|RSS, gzip and 304
||[Jan. 27th, 2004|09:26 pm]
I currently run an aggregator of sorts (it's web-based, and only checks for updates - it doesn't parse the content). Until recently, I was just using python's urllib, so I fetched the entire page each time. I'm currently changing over to use the http routines from Mark Pilgrim's Feed Parser, which is based on urllib2, and supports 304 conditional GET (last-modified and etag headers) as well as gzip compressed webpages (accept-encoding: gzip).
Now, the main journal pages can be sent gzipped (content-encoding: gzip), but are not cacheable (no last-modified or etag header). RSS and Atom feeds are cacheable (last-modified header), but are not gzipped. Since RSS and Atom are both full feeds now, the size of the raw RSS/Atom and the HTML journal page is pretty much the same - except that the HTML can be gzipped, dramatically reducing the size (3 or 4 times smaller is quite common).

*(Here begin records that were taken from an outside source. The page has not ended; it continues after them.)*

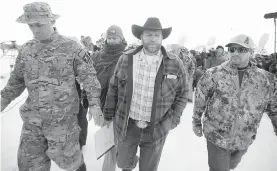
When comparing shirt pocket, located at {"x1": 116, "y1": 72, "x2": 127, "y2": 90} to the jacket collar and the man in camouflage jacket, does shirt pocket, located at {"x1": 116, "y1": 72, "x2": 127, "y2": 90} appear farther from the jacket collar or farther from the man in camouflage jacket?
the jacket collar

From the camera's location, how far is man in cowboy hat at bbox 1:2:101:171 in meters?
1.79

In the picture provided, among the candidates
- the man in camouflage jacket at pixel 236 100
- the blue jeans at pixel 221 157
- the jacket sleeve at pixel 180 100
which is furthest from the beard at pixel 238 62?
the blue jeans at pixel 221 157

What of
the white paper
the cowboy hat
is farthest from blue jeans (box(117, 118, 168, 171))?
the cowboy hat

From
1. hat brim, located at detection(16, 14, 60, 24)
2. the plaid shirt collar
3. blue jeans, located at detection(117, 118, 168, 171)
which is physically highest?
hat brim, located at detection(16, 14, 60, 24)

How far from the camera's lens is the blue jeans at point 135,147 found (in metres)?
2.01

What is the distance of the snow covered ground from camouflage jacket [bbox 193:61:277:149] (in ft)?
3.54

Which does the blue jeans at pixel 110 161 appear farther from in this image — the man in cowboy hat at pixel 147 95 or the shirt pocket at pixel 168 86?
the shirt pocket at pixel 168 86

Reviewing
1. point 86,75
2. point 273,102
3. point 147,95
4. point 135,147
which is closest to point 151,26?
point 147,95

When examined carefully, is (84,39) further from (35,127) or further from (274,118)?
(274,118)

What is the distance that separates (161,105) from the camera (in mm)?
1943

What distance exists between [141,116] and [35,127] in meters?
0.91

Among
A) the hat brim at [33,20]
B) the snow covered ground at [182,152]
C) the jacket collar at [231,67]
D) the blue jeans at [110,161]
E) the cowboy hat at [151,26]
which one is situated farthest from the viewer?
the snow covered ground at [182,152]

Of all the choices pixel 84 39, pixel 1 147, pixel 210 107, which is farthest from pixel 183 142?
pixel 84 39

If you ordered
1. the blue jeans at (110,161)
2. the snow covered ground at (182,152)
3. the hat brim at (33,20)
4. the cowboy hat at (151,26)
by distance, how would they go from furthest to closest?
the snow covered ground at (182,152) < the blue jeans at (110,161) < the cowboy hat at (151,26) < the hat brim at (33,20)
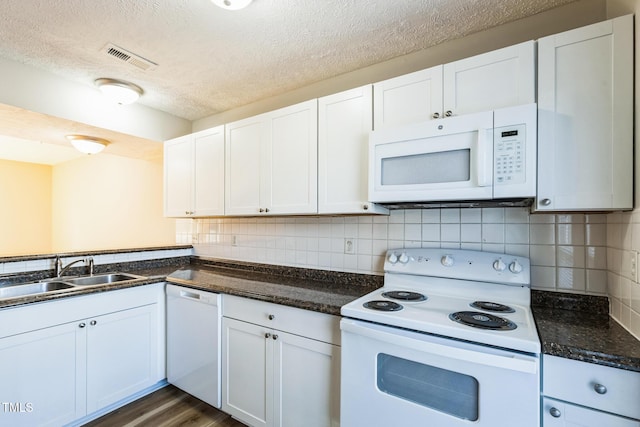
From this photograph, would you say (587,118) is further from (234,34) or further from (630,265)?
(234,34)

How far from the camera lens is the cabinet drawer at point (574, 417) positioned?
1.00 m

This leaves me with a dilemma - should I check the HTML page, since it's smaller, or RSS/Atom (btw, Atom is larger than RSS) because I can use last-modified and it will only be downloaded when a change has occurred. Currently, the answer would be to check the RSS, unless the journal is so active it's likely to update every 3 times you check the RSS, in which case the savings of gzip mean it's better to check the main journal.

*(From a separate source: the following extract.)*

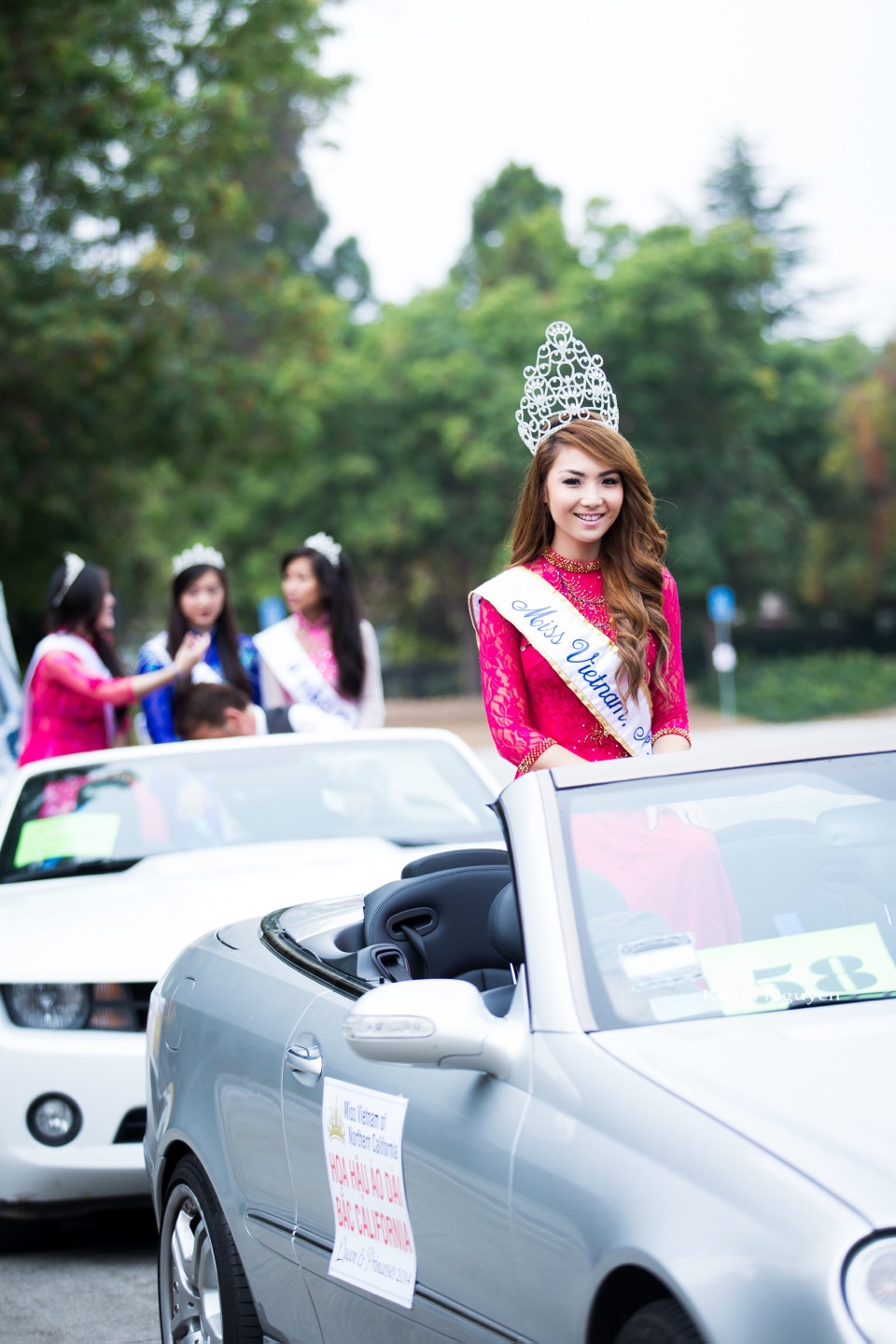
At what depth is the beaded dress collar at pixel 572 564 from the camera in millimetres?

The real solution would be for gzip content-encoding to be supported on the RSS/Atom pages, giving us the best of both worlds. Is there any technical impediment to this?
Other useful links: the Cacheability Engine and a discussion about this with respect to other blogging software and RSS feeds.
Update: I forgot to mention that the cacheability report for livejournal thinks that the livejournal servers' clocks are about an hour behind real time. Ignore that, as nugget points out that web-caching.com are fools.